Тужин потерянно оглянулся на Ветракова, который наблюдал за ним со стороны, словно боялся прикоснуться к тому, что ему не принадлежало.

— Игнатий, я растерян… Как петь? Ты меня выручишь?

— Чем могу. Рояль надо попробовать. — И он ушел.

Зал совсем затих, казалось, люди не дышали.

— Что мне петь? — спросил Тужин, сразу не говоря больше ничего, все сильнее теряясь и робея. Он даже не поздоровался, что было бы не лишне.

— Пой все! — раздался чей-то веселый голос из середины зала, и тишина рухнула.

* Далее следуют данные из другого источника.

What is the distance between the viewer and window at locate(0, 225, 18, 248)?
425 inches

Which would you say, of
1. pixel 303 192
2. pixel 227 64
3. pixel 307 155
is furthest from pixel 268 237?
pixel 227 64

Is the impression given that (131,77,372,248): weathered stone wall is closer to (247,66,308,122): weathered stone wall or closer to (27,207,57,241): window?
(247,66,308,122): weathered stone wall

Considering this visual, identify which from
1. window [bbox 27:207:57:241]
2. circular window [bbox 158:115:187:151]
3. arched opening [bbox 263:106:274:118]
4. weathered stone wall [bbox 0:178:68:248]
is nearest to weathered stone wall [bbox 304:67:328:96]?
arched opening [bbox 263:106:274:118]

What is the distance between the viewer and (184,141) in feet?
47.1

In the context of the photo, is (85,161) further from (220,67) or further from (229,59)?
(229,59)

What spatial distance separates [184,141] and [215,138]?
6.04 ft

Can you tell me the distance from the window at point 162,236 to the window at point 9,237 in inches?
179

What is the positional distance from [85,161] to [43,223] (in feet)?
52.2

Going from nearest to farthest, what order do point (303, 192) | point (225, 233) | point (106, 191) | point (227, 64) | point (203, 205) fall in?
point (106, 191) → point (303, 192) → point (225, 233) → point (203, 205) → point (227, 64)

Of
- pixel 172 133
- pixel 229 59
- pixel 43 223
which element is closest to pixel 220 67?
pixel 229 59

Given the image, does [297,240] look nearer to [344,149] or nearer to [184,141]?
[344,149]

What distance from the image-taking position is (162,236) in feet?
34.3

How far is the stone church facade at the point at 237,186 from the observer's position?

— А все же? Кто знает мой репертуар?

— Сусанина?

Тужину это понравилось сразу: зал серьезен, знает его главное — музыку о народе и для народа.

— Так что же из Сусанина?

Из зала тот же веселый голос:

— С начала и до конца…

«Это тот, что узнал меня, — мелькнула догадка у Тужина. — В Москву ездил — в оперу».

Зал развеселился. Игнатий, сидящий за роялем, оглянулся на смущенного друга. А тот замолчал и, отвлекаясь от всего, прокашлялся. Он был, конечно, курьезен в своем коричневом спортивном костюме с какой-то броской генеральской отделкой, и композитор улыбнулся. «Кто знал, что потребуются фраки?»

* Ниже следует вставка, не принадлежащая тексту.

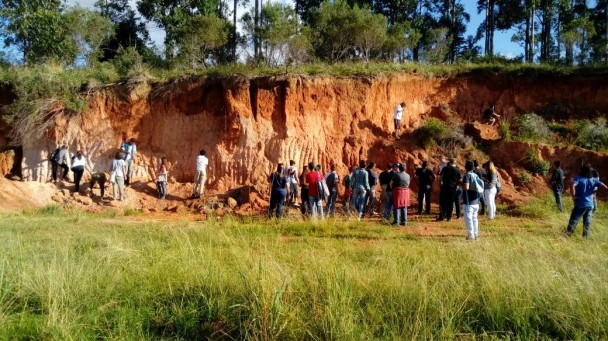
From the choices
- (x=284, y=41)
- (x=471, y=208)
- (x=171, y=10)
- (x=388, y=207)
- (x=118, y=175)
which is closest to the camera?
(x=471, y=208)

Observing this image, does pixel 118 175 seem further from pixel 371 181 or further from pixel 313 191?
pixel 371 181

— «Чуют правду», Игнатий, «Чуют правду», — обернувшись, попросил артист. Но Ветраков полол плечами: без нот? Но в лице артиста не дрогнул ни один мускул — он будто ждал, что все так и будет: «Попробуем!» И начал. Это была музыка душевной боли и мужества, страданий и надежд, народная жалоба и одухотворение народного бессмертия. На сцене стоял небольшой, в странном костюме мужичок, стоял почти неподвижно, но покоряющая сила его голоса была так велика, что зал, казалось, не дышал. Игнатий, которого Тужин всегда удивлял, на этот раз был вновь потрясен. «Как же он легко поет, — думал он. — Прикрыл глаза, то вскинет брови, то опустит! И все! А какой драматизм. Что за голос у тебя, Саня! Содержание и музыка, и мысли, и слова — все национально-русское. И поет он чисто по-русски. Нет, нет, все же чувствуется европеизм. Хотя ты, Саня, и исключаешь его».